Document segment –
Native-container outcome
The xhigh/default baseline rows did not pass the native NixOS container task; GPT-5.5 low passed it in the effort sweep.
Debugging and reports
The false-lead debugging task and issue-report task were not passed by any row in this set.
Packaging variation
The Python application and stdenv CLI tasks show different pass patterns across models and effort levels.
String escaping
GPT-5.5 and GPT-5.4 passed the baseline string-escaping task; GPT-5.4 mini and Claude Opus 4.8 did not.

Extracted entries –
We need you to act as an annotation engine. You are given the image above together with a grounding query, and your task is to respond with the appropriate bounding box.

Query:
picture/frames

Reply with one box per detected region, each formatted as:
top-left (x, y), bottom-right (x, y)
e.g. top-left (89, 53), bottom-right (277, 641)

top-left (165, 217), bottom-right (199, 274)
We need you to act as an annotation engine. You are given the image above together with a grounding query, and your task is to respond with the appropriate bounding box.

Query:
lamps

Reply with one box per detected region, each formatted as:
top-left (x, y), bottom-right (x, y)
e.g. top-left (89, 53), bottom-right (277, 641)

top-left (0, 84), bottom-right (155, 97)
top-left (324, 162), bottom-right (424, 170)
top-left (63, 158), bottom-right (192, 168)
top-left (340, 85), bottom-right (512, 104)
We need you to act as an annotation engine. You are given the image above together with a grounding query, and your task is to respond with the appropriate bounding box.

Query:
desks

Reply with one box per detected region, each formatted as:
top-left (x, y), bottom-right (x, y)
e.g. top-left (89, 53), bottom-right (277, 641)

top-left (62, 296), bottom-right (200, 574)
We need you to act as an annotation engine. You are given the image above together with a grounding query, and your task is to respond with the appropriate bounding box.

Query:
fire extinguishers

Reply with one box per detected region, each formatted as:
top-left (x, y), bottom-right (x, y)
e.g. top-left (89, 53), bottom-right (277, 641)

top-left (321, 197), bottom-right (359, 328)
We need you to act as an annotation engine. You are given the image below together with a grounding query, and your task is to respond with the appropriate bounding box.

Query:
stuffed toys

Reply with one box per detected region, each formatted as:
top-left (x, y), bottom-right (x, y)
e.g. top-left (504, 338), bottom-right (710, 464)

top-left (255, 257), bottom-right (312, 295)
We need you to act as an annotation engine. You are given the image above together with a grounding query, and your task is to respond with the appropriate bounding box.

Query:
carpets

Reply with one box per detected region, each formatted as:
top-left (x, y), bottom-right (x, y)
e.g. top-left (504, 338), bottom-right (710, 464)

Exercise brief – Reproduce the passage of the test-results summary from "Native-container outcome" up to and including "and effort levels.".

Output for this exercise –
Native-container outcome
The xhigh/default baseline rows did not pass the native NixOS container task; GPT-5.5 low passed it in the effort sweep.
Debugging and reports
The false-lead debugging task and issue-report task were not passed by any row in this set.
Packaging variation
The Python application and stdenv CLI tasks show different pass patterns across models and effort levels.